■ **Given problem**: Translate this sentence from the Lustre bug report below into Spanish: "The attached case fails with either icc or gcc on our system."

■ **Passage provided**:
== == ==

[LU-6389] read()/write() returning less than available bytes intermittently - Whamcloud Community JIRA

Details

Type: Bug
Resolution: Fixed
Priority: Critical
Fix Version/s: Lustre 2.8.0
Affects Version/s: Lustre 2.5.2, Lustre 2.5.3
Labels:
- llnl
Environment:
CentOS 6.5 2.6.32-431.17.1.el6.x86_64. 2.5.2 client. 2.5.3 server.

Severity:
4
Rank (Obsolete):
9223372036854775807

Description

Since March 10, 2015, we have be tracking an increasing number of user reports of intermittent I/O problems with our largest Lustre filesystem on Stampede (SCRATCH). This is affecting dozens of users on multiple jobs per user. First detected in Fortran programs and reduced to a 10-line reproducer (test_break.f), we have now also generated a C reproducer (rwb.c) that does not depend on a specific Fortran runtime library. This case was designed to mimic the underlying libc calls that the Fortran case was making without the interference from the runtime library. The attached case fails with either icc or gcc on our system.

== == ==

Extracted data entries

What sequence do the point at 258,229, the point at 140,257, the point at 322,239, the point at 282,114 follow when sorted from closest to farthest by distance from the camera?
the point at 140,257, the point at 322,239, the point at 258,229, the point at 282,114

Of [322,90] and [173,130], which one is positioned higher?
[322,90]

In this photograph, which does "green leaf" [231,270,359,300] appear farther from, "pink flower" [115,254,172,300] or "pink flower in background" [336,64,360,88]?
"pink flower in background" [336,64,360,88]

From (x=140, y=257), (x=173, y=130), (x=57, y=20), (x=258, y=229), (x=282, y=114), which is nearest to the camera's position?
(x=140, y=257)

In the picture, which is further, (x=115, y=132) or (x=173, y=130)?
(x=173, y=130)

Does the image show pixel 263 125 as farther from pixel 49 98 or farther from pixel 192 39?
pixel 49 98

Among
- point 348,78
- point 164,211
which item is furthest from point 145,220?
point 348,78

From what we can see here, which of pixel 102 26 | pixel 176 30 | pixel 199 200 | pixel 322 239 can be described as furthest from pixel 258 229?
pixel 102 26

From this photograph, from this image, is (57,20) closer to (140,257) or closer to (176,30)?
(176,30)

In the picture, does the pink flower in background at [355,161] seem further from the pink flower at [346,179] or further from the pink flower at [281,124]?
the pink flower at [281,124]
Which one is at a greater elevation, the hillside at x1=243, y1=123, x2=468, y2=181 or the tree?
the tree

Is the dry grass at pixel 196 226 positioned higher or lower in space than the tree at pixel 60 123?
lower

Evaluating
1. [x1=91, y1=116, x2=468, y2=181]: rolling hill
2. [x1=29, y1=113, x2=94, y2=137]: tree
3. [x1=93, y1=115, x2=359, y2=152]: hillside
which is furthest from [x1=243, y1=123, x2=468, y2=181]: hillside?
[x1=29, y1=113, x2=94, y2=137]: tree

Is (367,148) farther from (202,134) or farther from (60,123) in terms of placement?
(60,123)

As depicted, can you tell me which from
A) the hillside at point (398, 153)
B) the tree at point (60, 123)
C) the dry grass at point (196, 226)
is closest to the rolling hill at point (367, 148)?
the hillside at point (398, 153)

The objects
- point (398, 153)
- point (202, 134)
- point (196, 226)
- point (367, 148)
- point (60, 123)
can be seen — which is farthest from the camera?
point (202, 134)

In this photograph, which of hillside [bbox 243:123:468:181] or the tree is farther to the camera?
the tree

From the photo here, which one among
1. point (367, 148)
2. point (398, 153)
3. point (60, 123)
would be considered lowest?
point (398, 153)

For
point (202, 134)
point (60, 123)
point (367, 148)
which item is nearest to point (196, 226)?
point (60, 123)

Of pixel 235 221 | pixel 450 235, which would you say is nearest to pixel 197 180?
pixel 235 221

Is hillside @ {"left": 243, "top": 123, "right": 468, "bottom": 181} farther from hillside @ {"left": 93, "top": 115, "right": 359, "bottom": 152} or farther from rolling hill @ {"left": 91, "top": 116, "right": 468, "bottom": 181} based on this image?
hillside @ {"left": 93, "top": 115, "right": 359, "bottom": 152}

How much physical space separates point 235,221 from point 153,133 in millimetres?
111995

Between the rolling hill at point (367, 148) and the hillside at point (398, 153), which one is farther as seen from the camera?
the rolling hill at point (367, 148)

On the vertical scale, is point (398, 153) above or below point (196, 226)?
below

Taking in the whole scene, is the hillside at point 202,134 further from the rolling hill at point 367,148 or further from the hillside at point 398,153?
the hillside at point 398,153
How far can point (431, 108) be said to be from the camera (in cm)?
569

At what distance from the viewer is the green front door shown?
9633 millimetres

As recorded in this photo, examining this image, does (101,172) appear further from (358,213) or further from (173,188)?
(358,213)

== == ==

■ **Answer for the task**: El caso adjunto falla tanto con icc como con gcc en nuestro sistema.